AUFGABE 1 ::
Fassen Sie den folgenden Text über Honorarkürzungen bei fehlenden HOAI-Grundleistungen in zwei Sätzen zusammen.

ANGEZEIGTER TEXT ::
+===+

HOAI-Leistungsbild vereinbart – Honorarkürzungen, wenn Grundleistungen fehlen?
Zum wiederholten Mal hat ein Gericht entschieden, dass Honorar gekürzt werden darf, wenn vereinbarte HOAI-Grundleistungen nicht „abgearbeitet“ wurden – und zwar selbst dann, wenn das geplante Bauwerk mangelfrei gebaut wurde.
Das Problem
In weit über 90% aller Architekten- und Ingenieurverträge beziehen sich Bauherr und Planer auf die HOAI-Leistungsphasen. Diese werden dadurch zu einer Art Architekten-LV umfunktioniert. Das ist einerseits absolut üblich, aber andererseits bei genauem Hinsehen schon kurios; denn bei fast keinem Projekt passen die abstrakt formulierten und zum Teil auch veralteten HOAI-Leistungsbilder reibungslos zum Projekt.
Trotzdem wird es einfach so gemacht, weil man sich darauf verlässt, nach dem Motto „bekannt und bewährt“.
Zum Problem wird das dann, wenn am Ende die Stimmung kippt. Die praktische Erfahrung zeigt, dass dann häufig mit spitzen Bleistift kontrolliert wird, ob der Planer denn auch wirklich alle seine Hausarbeiten gemacht und alle HOAI-Grundleistungen „abgearbeitet“ hat. Für fehlende Grundleistungen werden dann Prozentsätze gekürzt.
Die Rechtslage
Das OLG Hamm bestätigt in seiner Entscheidung vom 28.01.2021 (21 U 68/14) die seit einem Grundsatzurteil des BGH aus dem Jahr 2004 geltende Rechtslage. Dieses Grundsatzurteil war eigentlich als Ohrfeige sowohl für Architekten, als auch für Auftraggeber gedacht:
Der BGH entschied dort zunächst zu Lasten der Architekten: Wer ohne nachzudenken und unbesehen die HOAI-Leistungsbilder zum Architekten-LV mache und sich keine bessere Leistungsbeschreibung ausdenke, der sei selbst schuld und müsse sich daran dann eben halten. Dann schulde er sämtliche HOAI-Grundleistungen als sog. „Teilerfolge“. Wenn dann einzelne Grundleistungen nicht erbracht werden, sei das ein „Mangel“ des Architektenwerks – und zwar selbst dann, wenn das Bauwerk als solches mangelfrei fertig geworden sei.

+===+

[Einträge aus einem Datensatz]
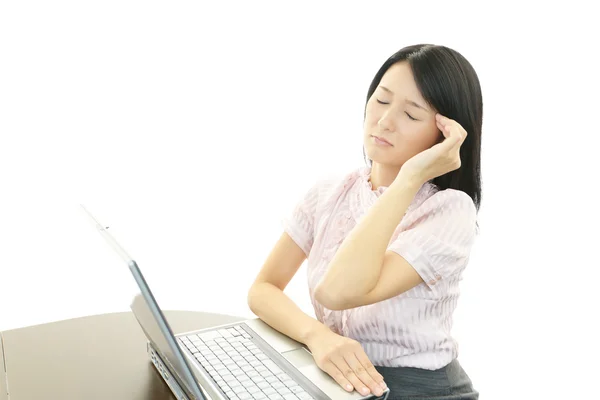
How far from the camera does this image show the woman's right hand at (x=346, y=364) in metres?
1.19

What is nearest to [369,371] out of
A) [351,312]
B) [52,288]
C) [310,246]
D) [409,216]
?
[351,312]

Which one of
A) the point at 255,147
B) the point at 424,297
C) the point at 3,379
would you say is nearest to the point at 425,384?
the point at 424,297

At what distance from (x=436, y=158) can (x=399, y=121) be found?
0.45ft

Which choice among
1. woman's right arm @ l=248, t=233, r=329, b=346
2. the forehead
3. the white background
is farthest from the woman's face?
the white background

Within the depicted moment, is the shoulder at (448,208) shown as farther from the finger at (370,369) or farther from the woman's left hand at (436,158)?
the finger at (370,369)

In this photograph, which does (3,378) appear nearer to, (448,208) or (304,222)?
(304,222)

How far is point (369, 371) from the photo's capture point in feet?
4.04

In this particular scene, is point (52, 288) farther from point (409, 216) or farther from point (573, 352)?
point (573, 352)

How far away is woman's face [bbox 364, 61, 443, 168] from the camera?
1439 mm

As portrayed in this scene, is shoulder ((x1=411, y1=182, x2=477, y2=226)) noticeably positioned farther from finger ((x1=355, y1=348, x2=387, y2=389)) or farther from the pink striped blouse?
finger ((x1=355, y1=348, x2=387, y2=389))

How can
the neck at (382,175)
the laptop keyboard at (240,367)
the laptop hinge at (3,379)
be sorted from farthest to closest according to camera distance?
1. the neck at (382,175)
2. the laptop hinge at (3,379)
3. the laptop keyboard at (240,367)

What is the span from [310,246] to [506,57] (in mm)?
1600

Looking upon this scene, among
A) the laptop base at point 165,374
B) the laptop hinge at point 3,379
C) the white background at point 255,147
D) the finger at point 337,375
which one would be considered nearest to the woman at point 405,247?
the finger at point 337,375

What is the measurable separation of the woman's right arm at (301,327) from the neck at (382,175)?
0.27 metres
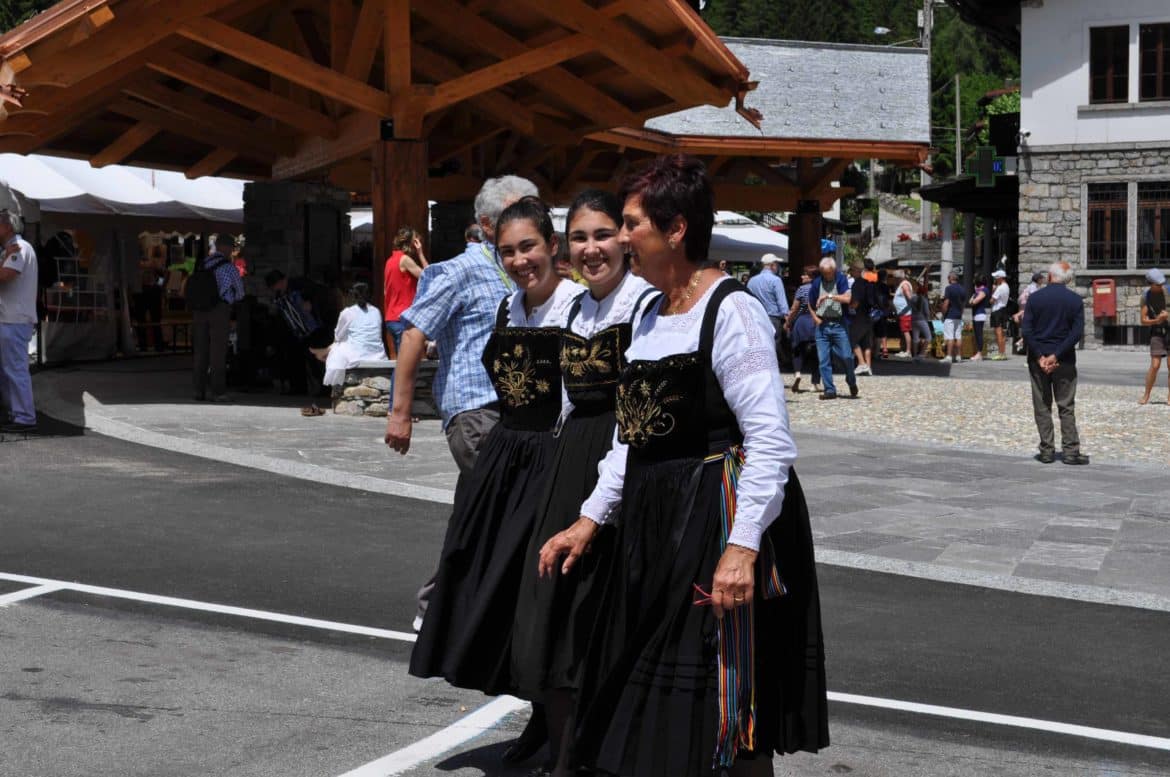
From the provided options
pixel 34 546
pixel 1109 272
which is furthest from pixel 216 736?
pixel 1109 272

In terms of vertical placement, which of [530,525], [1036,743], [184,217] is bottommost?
[1036,743]

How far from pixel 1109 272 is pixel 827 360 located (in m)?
15.0

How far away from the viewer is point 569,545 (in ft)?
14.0

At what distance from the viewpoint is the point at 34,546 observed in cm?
847

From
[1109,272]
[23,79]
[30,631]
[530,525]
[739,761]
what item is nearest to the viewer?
[739,761]

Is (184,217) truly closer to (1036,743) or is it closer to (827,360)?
(827,360)

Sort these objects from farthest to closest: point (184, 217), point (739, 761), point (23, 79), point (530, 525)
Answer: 1. point (184, 217)
2. point (23, 79)
3. point (530, 525)
4. point (739, 761)

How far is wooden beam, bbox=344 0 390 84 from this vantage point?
15398 millimetres

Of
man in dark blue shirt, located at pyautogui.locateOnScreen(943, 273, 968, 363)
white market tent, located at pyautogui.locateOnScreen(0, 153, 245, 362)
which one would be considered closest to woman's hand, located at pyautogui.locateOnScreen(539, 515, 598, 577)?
white market tent, located at pyautogui.locateOnScreen(0, 153, 245, 362)

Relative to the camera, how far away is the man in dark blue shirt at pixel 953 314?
26.2m

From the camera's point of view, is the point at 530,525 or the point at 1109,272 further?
the point at 1109,272

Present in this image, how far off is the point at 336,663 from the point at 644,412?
256cm

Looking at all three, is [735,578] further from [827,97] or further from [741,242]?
[741,242]

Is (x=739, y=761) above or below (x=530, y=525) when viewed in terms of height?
below
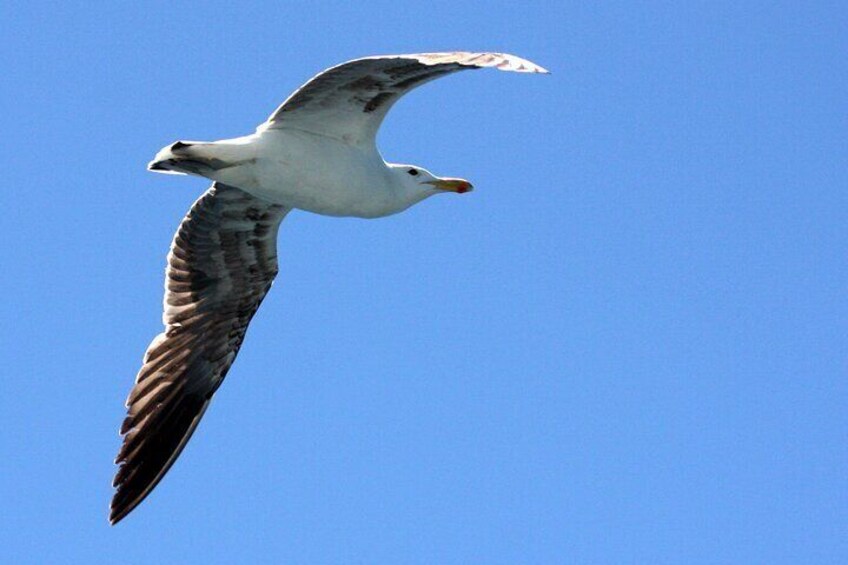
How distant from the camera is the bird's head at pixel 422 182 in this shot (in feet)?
45.4

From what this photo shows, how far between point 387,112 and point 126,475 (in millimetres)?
4798

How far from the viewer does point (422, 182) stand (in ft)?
46.1

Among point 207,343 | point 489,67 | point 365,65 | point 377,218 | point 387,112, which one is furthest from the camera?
point 207,343

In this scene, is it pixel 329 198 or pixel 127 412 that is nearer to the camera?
pixel 329 198

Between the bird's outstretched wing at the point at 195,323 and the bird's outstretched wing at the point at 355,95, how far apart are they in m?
2.05

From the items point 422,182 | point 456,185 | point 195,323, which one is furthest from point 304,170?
point 195,323

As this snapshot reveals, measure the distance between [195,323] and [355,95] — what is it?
429 centimetres

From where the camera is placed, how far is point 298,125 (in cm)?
1293

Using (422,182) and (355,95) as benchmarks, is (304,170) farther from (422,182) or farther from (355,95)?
(422,182)

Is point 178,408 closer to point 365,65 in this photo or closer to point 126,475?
point 126,475

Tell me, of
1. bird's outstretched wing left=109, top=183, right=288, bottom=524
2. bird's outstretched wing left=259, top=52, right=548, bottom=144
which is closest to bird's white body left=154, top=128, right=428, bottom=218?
bird's outstretched wing left=259, top=52, right=548, bottom=144

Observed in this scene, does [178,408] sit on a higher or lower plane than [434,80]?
lower

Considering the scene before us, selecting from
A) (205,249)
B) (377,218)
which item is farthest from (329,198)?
(205,249)

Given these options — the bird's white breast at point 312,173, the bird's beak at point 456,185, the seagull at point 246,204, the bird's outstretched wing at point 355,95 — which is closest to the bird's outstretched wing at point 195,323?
the seagull at point 246,204
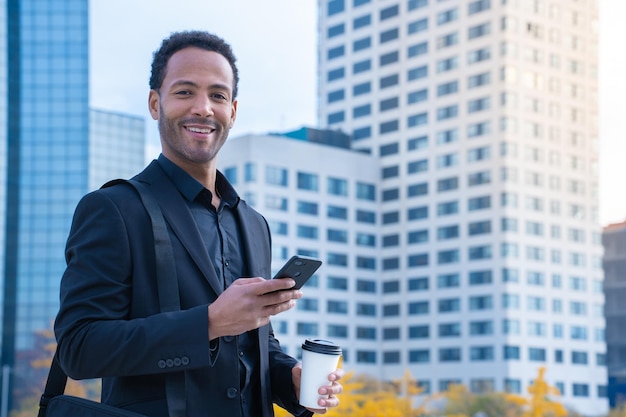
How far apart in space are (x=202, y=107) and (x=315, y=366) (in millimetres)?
713

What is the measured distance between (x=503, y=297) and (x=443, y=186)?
10.5 meters

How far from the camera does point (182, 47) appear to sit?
9.31ft

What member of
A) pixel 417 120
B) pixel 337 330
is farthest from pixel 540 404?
pixel 417 120

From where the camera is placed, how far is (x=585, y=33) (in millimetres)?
90125

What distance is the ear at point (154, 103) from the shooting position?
114 inches

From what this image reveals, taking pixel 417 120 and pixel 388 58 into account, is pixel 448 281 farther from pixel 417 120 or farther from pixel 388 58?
pixel 388 58

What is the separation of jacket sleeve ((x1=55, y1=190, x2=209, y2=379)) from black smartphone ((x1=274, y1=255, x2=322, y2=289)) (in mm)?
213

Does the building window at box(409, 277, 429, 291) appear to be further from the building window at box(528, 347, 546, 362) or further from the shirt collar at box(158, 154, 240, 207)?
the shirt collar at box(158, 154, 240, 207)

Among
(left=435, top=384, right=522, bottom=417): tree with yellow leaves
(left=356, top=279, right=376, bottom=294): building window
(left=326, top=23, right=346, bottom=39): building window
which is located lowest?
(left=435, top=384, right=522, bottom=417): tree with yellow leaves

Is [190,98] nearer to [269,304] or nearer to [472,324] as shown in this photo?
[269,304]

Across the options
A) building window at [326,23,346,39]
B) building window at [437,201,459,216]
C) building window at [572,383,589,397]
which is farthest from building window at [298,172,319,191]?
building window at [572,383,589,397]

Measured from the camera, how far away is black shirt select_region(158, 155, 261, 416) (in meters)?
2.71

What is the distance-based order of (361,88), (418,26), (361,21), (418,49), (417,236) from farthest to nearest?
1. (361,21)
2. (361,88)
3. (418,26)
4. (418,49)
5. (417,236)

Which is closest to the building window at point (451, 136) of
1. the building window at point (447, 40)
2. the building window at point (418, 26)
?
the building window at point (447, 40)
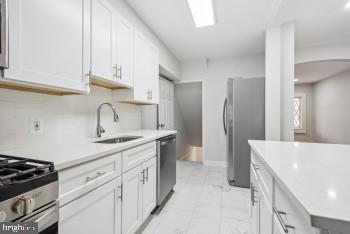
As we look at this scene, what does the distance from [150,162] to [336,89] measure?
6546 millimetres

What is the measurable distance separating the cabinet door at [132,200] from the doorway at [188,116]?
118 inches

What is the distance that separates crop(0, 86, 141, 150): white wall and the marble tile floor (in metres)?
1.22

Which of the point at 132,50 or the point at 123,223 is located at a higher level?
the point at 132,50

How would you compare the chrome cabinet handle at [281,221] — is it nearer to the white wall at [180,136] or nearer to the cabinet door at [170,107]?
the cabinet door at [170,107]

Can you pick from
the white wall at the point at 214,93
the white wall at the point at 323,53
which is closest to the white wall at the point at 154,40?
the white wall at the point at 214,93

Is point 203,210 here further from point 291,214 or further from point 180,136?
point 180,136

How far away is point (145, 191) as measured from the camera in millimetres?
1727

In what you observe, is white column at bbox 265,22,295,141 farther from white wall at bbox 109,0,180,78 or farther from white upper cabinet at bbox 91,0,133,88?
white upper cabinet at bbox 91,0,133,88

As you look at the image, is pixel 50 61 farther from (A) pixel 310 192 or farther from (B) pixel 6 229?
(A) pixel 310 192

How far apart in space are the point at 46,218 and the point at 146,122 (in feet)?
7.51

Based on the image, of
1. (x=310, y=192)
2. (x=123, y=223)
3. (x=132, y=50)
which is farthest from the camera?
(x=132, y=50)

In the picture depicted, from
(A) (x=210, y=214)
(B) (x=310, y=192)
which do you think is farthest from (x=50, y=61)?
(A) (x=210, y=214)

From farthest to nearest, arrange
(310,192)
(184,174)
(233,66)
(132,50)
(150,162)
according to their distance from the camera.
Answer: (233,66), (184,174), (132,50), (150,162), (310,192)

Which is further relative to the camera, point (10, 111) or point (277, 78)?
point (277, 78)
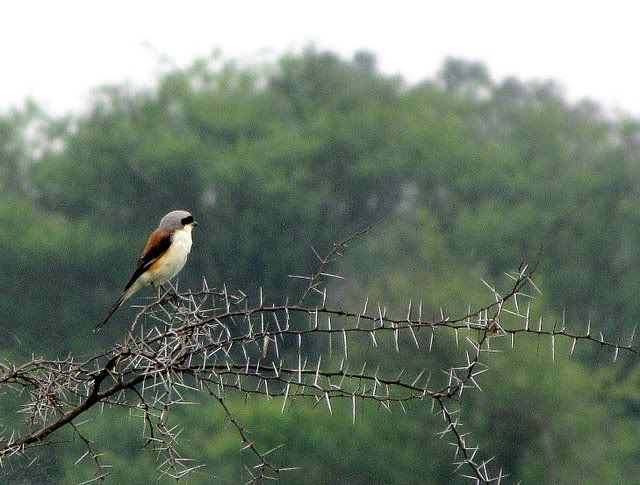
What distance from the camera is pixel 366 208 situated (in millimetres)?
35062

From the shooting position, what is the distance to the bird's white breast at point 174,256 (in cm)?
723

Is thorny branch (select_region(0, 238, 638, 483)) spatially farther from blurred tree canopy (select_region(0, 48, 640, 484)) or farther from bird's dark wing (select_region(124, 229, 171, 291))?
blurred tree canopy (select_region(0, 48, 640, 484))

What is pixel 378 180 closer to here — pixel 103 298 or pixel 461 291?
pixel 461 291

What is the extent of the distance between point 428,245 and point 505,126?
1277 centimetres

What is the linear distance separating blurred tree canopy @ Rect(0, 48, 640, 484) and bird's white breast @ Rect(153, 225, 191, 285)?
1083 cm

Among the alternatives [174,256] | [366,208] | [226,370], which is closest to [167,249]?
[174,256]

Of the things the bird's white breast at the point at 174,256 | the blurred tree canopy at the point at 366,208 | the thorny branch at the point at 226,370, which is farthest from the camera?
the blurred tree canopy at the point at 366,208

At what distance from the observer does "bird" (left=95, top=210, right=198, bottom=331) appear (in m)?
7.23

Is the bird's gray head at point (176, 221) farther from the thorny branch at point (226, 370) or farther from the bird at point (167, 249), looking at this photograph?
the thorny branch at point (226, 370)

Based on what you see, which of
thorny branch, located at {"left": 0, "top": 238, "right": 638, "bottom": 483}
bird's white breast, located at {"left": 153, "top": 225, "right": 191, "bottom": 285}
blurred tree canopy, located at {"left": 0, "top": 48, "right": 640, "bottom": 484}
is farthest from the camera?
blurred tree canopy, located at {"left": 0, "top": 48, "right": 640, "bottom": 484}

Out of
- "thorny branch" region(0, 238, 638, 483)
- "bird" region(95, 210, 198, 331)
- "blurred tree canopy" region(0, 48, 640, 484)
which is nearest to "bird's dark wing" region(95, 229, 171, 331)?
"bird" region(95, 210, 198, 331)

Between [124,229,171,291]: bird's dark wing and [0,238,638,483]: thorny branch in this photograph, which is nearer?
[0,238,638,483]: thorny branch

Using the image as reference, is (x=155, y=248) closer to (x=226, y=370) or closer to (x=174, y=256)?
(x=174, y=256)

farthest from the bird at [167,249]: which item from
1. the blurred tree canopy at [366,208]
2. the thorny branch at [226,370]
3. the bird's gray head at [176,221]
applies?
the blurred tree canopy at [366,208]
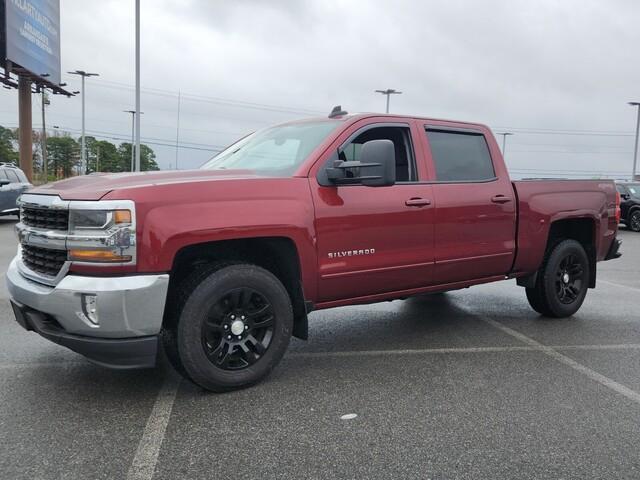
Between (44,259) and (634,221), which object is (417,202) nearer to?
(44,259)

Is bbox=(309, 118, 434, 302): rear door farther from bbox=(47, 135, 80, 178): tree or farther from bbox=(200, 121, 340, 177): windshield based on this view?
bbox=(47, 135, 80, 178): tree

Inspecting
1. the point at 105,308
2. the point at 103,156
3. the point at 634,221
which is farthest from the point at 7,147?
the point at 105,308

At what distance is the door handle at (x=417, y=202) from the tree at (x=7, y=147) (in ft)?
199

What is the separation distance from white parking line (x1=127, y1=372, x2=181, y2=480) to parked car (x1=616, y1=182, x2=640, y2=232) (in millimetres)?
19600

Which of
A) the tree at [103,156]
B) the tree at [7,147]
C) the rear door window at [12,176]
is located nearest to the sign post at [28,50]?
the rear door window at [12,176]

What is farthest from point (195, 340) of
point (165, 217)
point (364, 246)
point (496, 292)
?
point (496, 292)

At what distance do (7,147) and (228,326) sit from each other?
2747 inches

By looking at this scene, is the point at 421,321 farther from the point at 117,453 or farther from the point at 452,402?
the point at 117,453

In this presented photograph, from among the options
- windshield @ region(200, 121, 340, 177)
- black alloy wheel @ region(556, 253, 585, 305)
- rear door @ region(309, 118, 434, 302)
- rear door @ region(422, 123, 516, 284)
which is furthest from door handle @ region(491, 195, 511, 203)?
windshield @ region(200, 121, 340, 177)

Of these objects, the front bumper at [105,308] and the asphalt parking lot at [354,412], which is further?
the front bumper at [105,308]

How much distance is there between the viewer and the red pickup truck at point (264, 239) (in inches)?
132

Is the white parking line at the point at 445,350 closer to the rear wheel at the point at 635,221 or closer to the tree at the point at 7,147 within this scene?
the rear wheel at the point at 635,221

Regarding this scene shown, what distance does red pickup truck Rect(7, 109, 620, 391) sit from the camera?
336 cm

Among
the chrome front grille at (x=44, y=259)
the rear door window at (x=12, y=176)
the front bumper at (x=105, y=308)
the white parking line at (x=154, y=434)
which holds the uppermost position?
the rear door window at (x=12, y=176)
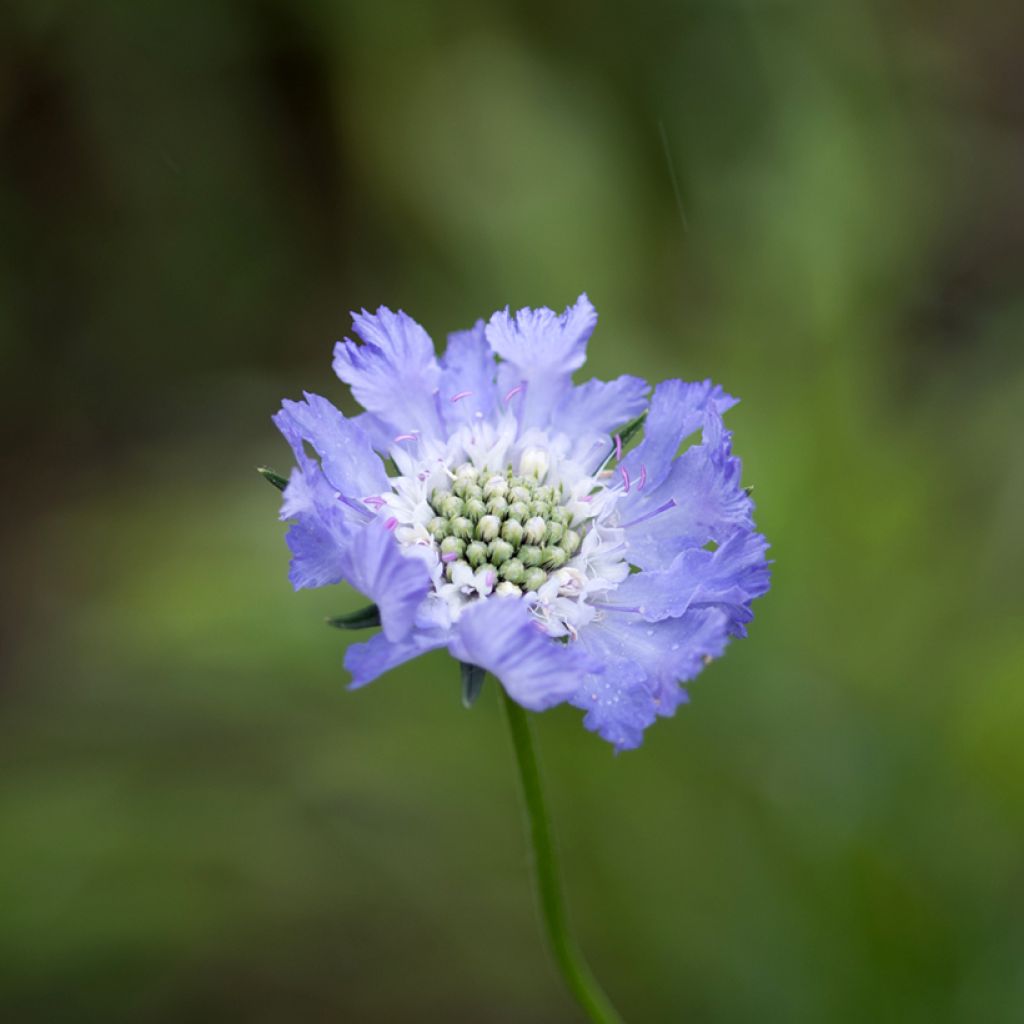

+===+

AUFGABE 2 ::
Extrahieren Sie aus der Auflistung unverändert die Zeilen zwischen der Zeile mit „At what distance is“ und der Zeile mit „2747 inches“, beide einschließlich.

ERWARTETE ANTWORT 1 ::
Das OLG Hamm hat am 28.01.2021 entschieden, dass das Honorar gekürzt werden darf, wenn vereinbarte HOAI-Grundleistungen nicht erbracht wurden, und zwar selbst dann, wenn das Bauwerk mangelfrei gebaut wurde. Damit bestätigt es die seit einem Grundsatzurteil des BGH aus dem Jahr 2004 geltende Rechtslage, nach der ein Architekt, der die HOAI-Leistungsbilder unbesehen zur Leistungsbeschreibung macht, sämtliche Grundleistungen als „Teilerfolge“ schuldet.

ERWARTETE ANTWORT 2 ::
At what distance is the door handle at (x=417, y=202) from the tree at (x=7, y=147) (in ft)?
199

What is the separation distance from white parking line (x1=127, y1=372, x2=181, y2=480) to parked car (x1=616, y1=182, x2=640, y2=232) (in millimetres)?
19600

Which of
A) the tree at [103,156]
B) the tree at [7,147]
C) the rear door window at [12,176]
is located nearest to the sign post at [28,50]?
the rear door window at [12,176]

What is farthest from point (195, 340) of
point (165, 217)
point (364, 246)
point (496, 292)
?
point (496, 292)

At what distance do (7,147) and (228,326) sit from each other?
2747 inches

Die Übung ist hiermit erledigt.